- **DATA PROVIDED**
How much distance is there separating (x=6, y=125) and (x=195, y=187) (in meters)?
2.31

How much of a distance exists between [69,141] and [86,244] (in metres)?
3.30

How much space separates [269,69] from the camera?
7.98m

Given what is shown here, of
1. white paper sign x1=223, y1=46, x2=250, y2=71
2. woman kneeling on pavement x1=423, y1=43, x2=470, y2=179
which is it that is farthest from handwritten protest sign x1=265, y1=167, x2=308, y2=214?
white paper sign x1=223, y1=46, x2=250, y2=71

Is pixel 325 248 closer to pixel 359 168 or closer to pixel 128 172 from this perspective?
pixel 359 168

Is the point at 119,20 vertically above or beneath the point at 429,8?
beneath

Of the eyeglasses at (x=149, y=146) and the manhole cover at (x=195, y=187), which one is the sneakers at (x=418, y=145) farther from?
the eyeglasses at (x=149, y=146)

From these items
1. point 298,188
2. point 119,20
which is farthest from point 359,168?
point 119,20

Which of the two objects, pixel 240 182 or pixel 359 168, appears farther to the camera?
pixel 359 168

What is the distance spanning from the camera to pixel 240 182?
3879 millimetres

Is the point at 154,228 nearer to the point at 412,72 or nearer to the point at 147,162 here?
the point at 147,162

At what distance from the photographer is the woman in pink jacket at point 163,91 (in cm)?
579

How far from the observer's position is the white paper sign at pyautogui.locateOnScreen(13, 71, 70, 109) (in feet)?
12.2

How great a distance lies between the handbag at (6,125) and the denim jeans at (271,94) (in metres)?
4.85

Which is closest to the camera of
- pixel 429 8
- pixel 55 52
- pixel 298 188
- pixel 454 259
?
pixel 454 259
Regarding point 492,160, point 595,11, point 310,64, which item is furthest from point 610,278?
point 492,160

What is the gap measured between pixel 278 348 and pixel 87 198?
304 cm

- **WORK TO DO**
Reproduce the records word for word.

- **THE ANSWER**
How much distance is there separating (x=6, y=125) and (x=195, y=187) (in meters)?
2.31

How much of a distance exists between [69,141] and [86,244] (in metres)?
3.30

How much space separates [269,69] from the camera?
7.98m

Given what is shown here, of
1. white paper sign x1=223, y1=46, x2=250, y2=71
2. woman kneeling on pavement x1=423, y1=43, x2=470, y2=179
which is it that is farthest from handwritten protest sign x1=265, y1=167, x2=308, y2=214?
white paper sign x1=223, y1=46, x2=250, y2=71

Is pixel 325 248 closer to pixel 359 168 or closer to pixel 128 172 from this perspective?
pixel 359 168

Is the point at 119,20 vertically above or beneath the point at 429,8?
beneath

Of the eyeglasses at (x=149, y=146) and the manhole cover at (x=195, y=187), which one is the sneakers at (x=418, y=145) farther from?
the eyeglasses at (x=149, y=146)

From these items
1. point 298,188
2. point 119,20
which is farthest from point 359,168?
point 119,20

Which of the two objects, pixel 240 182 or pixel 359 168, appears farther to the camera?
pixel 359 168

What is the distance spanning from the camera to pixel 240 182?
3879 millimetres

Is the point at 154,228 nearer to the point at 412,72 or nearer to the point at 147,162 here?
the point at 147,162

At what distance from the photographer is the woman in pink jacket at point 163,91 (in cm)?
579

How far from the observer's position is the white paper sign at pyautogui.locateOnScreen(13, 71, 70, 109) (in feet)?
12.2

How great a distance lies between the handbag at (6,125) and the denim jeans at (271,94) (in metres)?
4.85

Which is closest to the camera of
- pixel 429 8
- pixel 55 52
- pixel 298 188
- pixel 454 259
?
pixel 454 259
Regarding point 492,160, point 595,11, point 310,64, which item is furthest from point 610,278?
point 492,160

What is the gap measured between pixel 278 348 and pixel 87 198?
304 cm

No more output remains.